Money in the Bank is an annual professional wrestling event produced by WWE since 2010, which at the time was generally held between June and July. It was originally broadcast exclusively via pay-per-view (PPV) before it began simultaneously livestreaming on the WWE Network in 2014. The concept of the event comes from WWE's established Money in the Bank ladder match. Announced on December 27, 2016, the eighth Money in the Bank event was scheduled to take place on June 18, 2017, at the Scottrade Center in St. Louis, Missouri. Following the reintroduction of the brand extension in July 2016, in which WWE again divided its main roster between the Raw and SmackDown brands where wrestlers were exclusively assigned to perform, the 2017 event was held exclusively for SmackDown.
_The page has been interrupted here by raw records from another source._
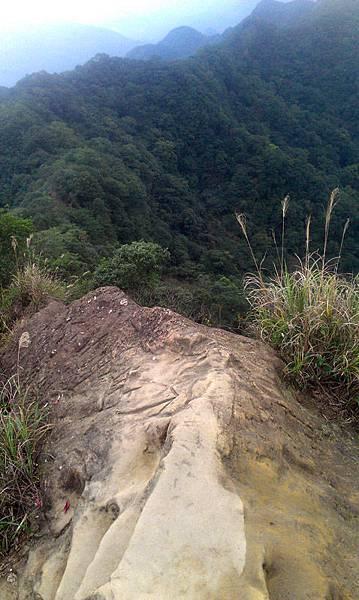 看到岩石稜線了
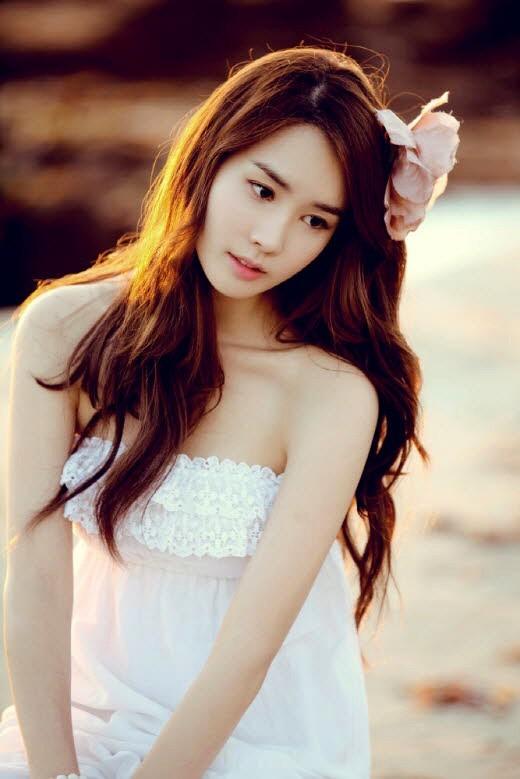 韩国女演员:李多海 李多海有着优越的家庭环境,在很小的年纪就举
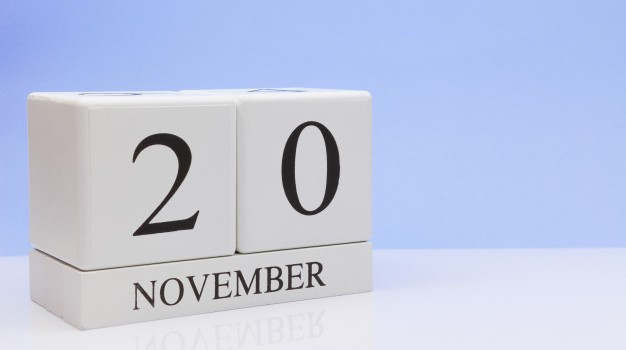 november-20st-day-20-month-daily-calendar-white-table-with-reflection_73102-614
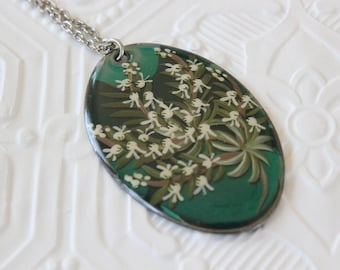Vintage Hand Painted Scottish Heather Enamel Pandant Necklace with Silver Tone Chain Made in Scotland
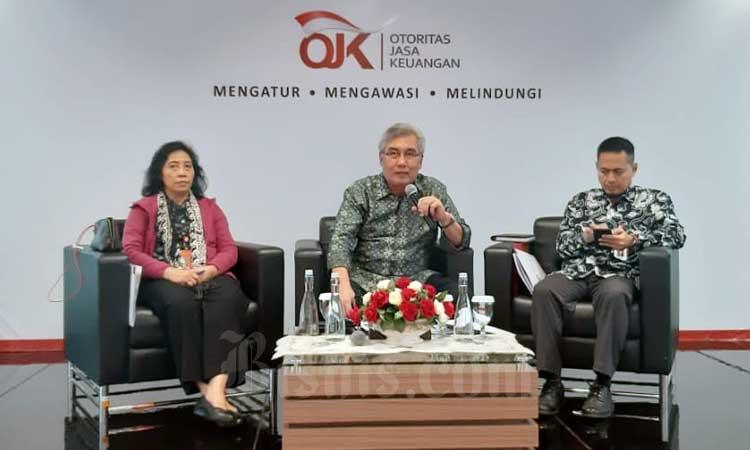 Kepala Eksekutif Bidang Industri Keuangan Non-Bank (IKNB) dan Anggota Dewan Komisioner Otoritas Jasa Keuangan (OJK) Riswinandi (tengah) bersama Kepala Departmen Pengawasan IKNB (Asuransi, Dapen) Ahmad Nasrullah (kanan) dan Deputi Komisioner Pengawas IKNB I OJK Anggar B Nurani (kiri) memberikan penjelasan kepada media di Jakarta, Senin (24/2/2020). Acara tersebut membahas update soal perkembangan industri keuangan Non-Bank dan reformasi IKNB. Bisnis - Hendri Tri Widi Asworo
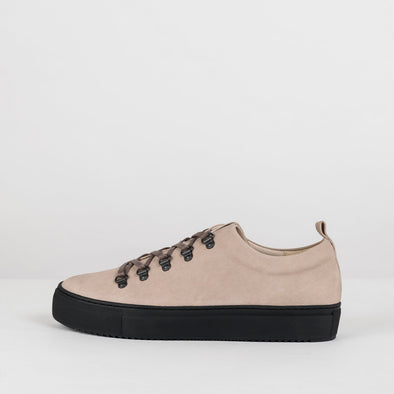 Minimalist sneakers in beige nubuck with high black sole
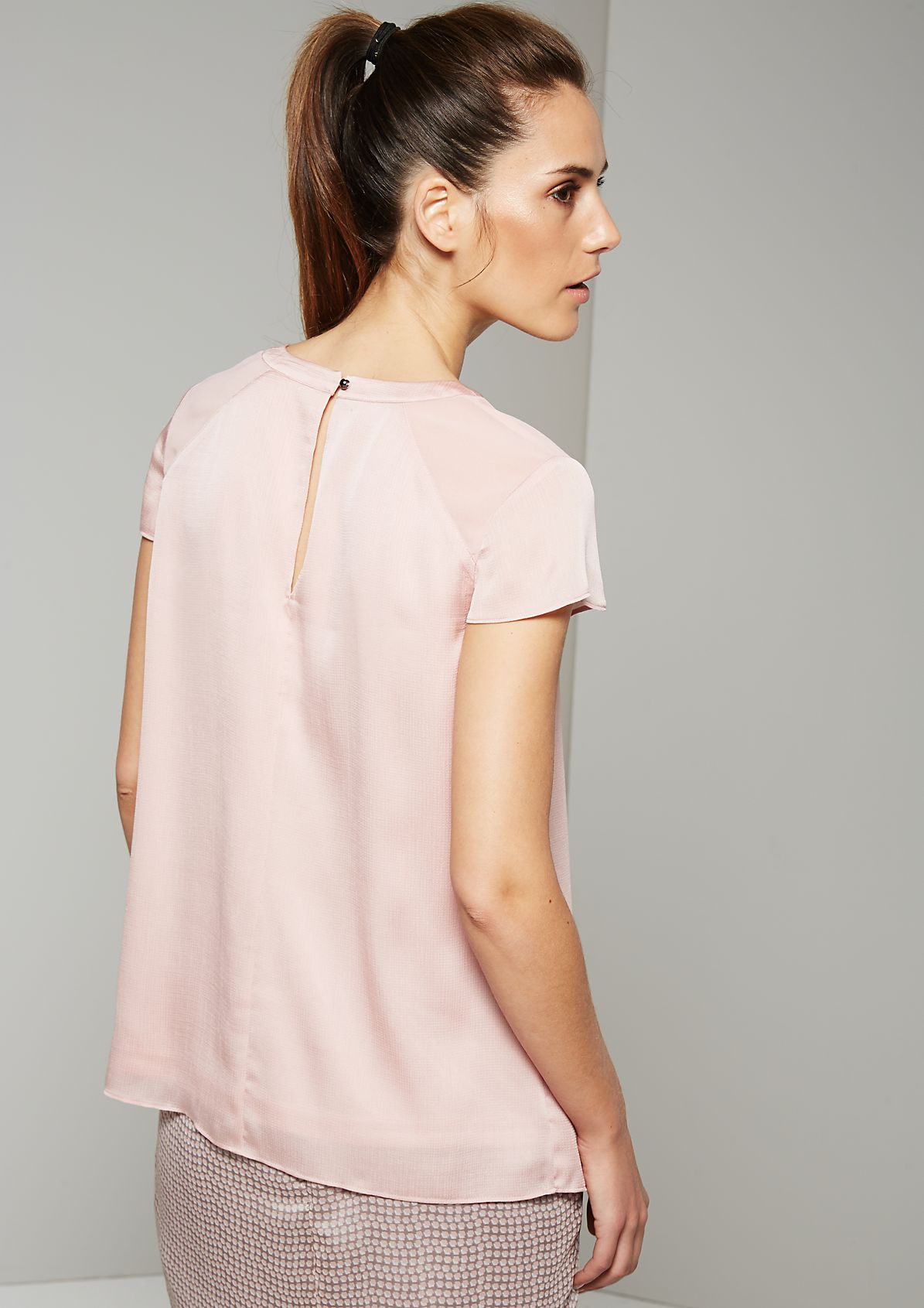 Charming summer top with great puckers from s.Oliver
Tickets went on sale on February 17 through Ticketmaster.

The Money in the Bank ladder match features multiple wrestlers using ladders to retrieve a briefcase hanging above the ring. The briefcase contains a contract that guarantees the winner a match for a world championship at any time within the next year. Since the match's inception in 2005, it was exclusively held for men. For the first time in the history of the Money in the Bank ladder match, the 2017 event featured a women's version in addition to the men's. This subsequently made this the first Money in the Bank event since 2013 to have two namesake matches. As the 2017 event was SmackDown-exclusive, the respective male and female winners received title match contracts for SmackDown's world championships at the time: the men's WWE Championship and the SmackDown Women's Championship.

=== Storylines ===
The event comprised seven matches, including one on the Kickoff pre-show, that resulted from scripted storylines. Results were predetermined by WWE's writers on the SmackDown brand, while storylines were produced on WWE's weekly television show, SmackDown Live.

At Backlash, Jinder Mahal defeated Randy Orton to win his first WWE Championship with help from The Singh Brothers (Samir and Sunil Singh). On the following episode of SmackDown, Mahal held a Punjabi style celebration, while Commissioner Shane McMahon announced that Orton invoked his championship rematch for Money in the Bank. The following week, Orton declared that he would become a 14-time world champion in his hometown at Money in the Bank before he was interrupted by Mahal on the TitanTron. The following week, after Mahal defeated Mojo Rawley, he taunted Orton, who later responded that he had received supportive phone calls from Ric Flair, Harley Race, and his father "Cowboy" Bob Orton. On the final SmackDown before Money in the Bank, Mahal with The Singh Brothers came out and berated Orton. As Orton's music played, The Singh Brothers went to the ramp to stop him, but Orton snuck up from behind Mahal and executed an RKO before retreating into the crowd.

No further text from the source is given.